I'm not familiar with part numbers, but that Dual LNB will work whether it's legacy ("Digital LNBF") or DishPro ("*dp*" logo). It can even be a DirecTV Dual which is the same as legacy but takes a different mounting bracket.

Both outputs will need to be connected to the 921. You will be able to record 2 channels from 61.5°, or 1 sat channel and 1 digital OTA.

Dish will no longer activate a 921 for HD sat programming unless you also have an MPEG4 receiver.

The 921 will not work for OTA without a satellite connection.
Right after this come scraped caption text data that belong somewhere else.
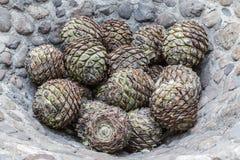 Produktion av tequilaen flera agaves som är klara att baka royaltyfri bild
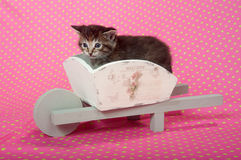 Kitten in white wheelbarrow Stock Photos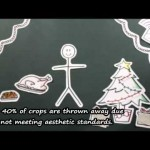 12 Days of a Sustainable Christmas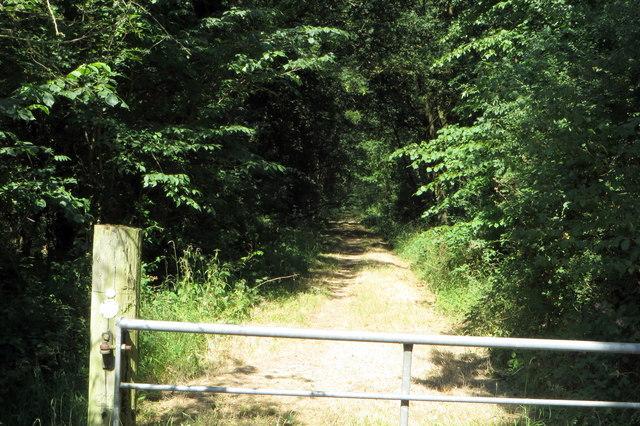 Milton Keynes Boundary Way goes into Old Pastures wood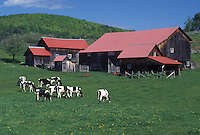 cows, red barn, dairy farm, Vermont, VT, West Fairlee, Holstein cows, grazing, pasture, barn with a red roof, spring.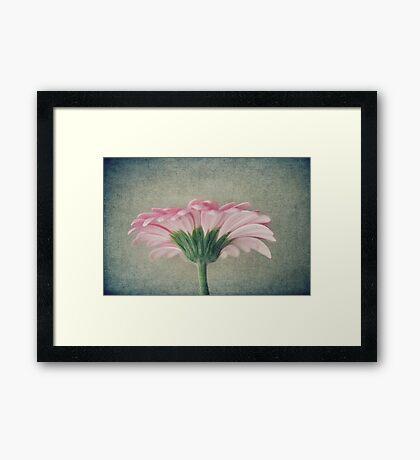 Flat Pink Gerbera Textured Framed Print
The Dish 9-day EPG is available only at the 119° slot so you'll only be able to look ahead about 44 hours.


----------



## rathernot (May 18, 2007)

I have that single lnb with dual coax outputs, a dual "digital lnbf" with 4 coax outputs, and tech support said I need a lnb that says "dish pro" on it. Can I hook both lines from the 921 to the single, older lnb, and it will work? I only have international programming from my balcony, so I am not getting locals, etc. If I have to get a DP lnb, can I just buy one and install it on my existing dish? TIA


----------



## BobaBird (Mar 31, 2002)

"that Dual LNB will work whether it's legacy ("Digital LNBF") or DishPro ("dp" logo)"

All DP receivers will work with either DP or legacy LNBs. Connect both lines of the dual you have. You don't have to get a DP LNB but, if you do, it will fit on an older Dish dish.


----------